Пилат думал над тем, что ему сказали.

Иосиф закончил свой рассказ и некоторое время смотрел на жену. Жена не реагировала и Иосиф не понял, слышала ли она вообще его историю или нет.

После смерти ребенка женщина стала какой-то чудной, с ней что-то происходило, она начала задавать странные вопросы. Когда ребенка похоронили, жена поставила большой железный крест, который венчал место захоронения родни. Эвелин погладила этот железный крест в человеческий рост и спросила, почему тот, кто когда-то был на кресте и умер, смог снова вернуться к людям. Иосиф не нашел, что ей ответить. Позже жена еще раз об этом спросила. Тогда Иосиф уже подумал над ее вопросом и нашел решение. Но теперь он не понял, слышала ли его жена, поняла ли она, что он пытался ей объяснить, понимала ли, что вообще происходило.

Ночью рука Иосифа скользнула по коленям Эвелин.
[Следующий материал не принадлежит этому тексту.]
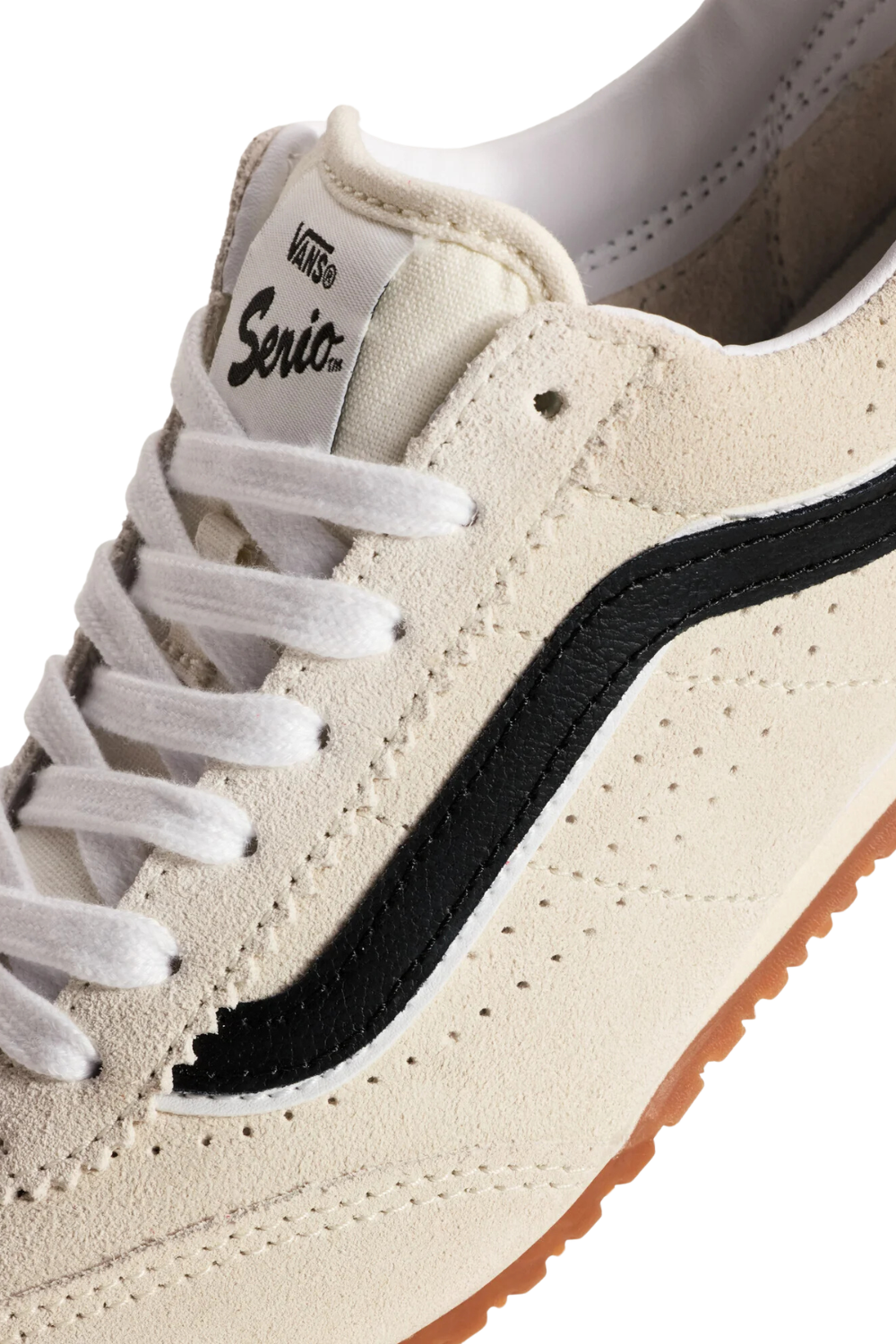TENIS VANS SUPER LOWPRO VN000D83CCZ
Кончики пальцев проскользнули под ее одежду. Эвелин уютнее повернулась, ноги стали медленно раздвигаться. Скользящая рука Иосифа едва прикоснулась к бугорку. Повернулась вокруг пупка как порыв ветра и спустилась ниже.

Резким движением жена рванула ночную рубашку на колени. Она закричала, на глаза навернулись слезы.

“Со смерти нашего ребенка не прошло и трех месяцев. Тебе на это наплевать. То, что я его выносила, тебе безразлично. Ты мерзкая похотливая скотина”.

Плача, женщина бросилась в прихожую, натянула пальто на ночную рубашку, надела сапоги и вырвалась из дома. Она села в машину и поехала на кладбище. Придерживая полу пальто рукой, побежала к могиле. Опустилась на колени перед могильным холмом и заплакала. Ночь была прохладной. Она стала раздумывать. Где-то остановилась еще одна машина. Это, должно быть, Иосиф. Женщина подумала, что сказать мужу, как это у нее получилось. Она услышала за спиной шаги. Руки схватили ее под мышки и подняли. Женщину поволокли к кресту. Сцепленные на горле руки сжались и у нее перехватило дыхание. С нее сдернули пальто и привязали к кресту по рукам и ногам. От страха она не могла кричать. Она попыталась собраться с силами, чтобы позвать на помощь. У насильника на голове был капюшон. В руках он держал лезвие. Он подошел к Эвелин и разрезал ночную рубашку, размерив движение, так, что лезвие ножа касалось тела Эвелин. Потом мужчина отошел и посмотрел на Эвелин из-под капюшона. Ветер развевал изорванную одежду Эвелин. Она смогла собраться с силами и закричать: “Иосиф, на помощь, Иосиф, на помощь”. Она была уверена, что муж ждал ее в машине. И должен был слышать ее крик о помощи. Она закричала еще сильнее: “Иосиф, на помощь, Иосиф, на помощь”.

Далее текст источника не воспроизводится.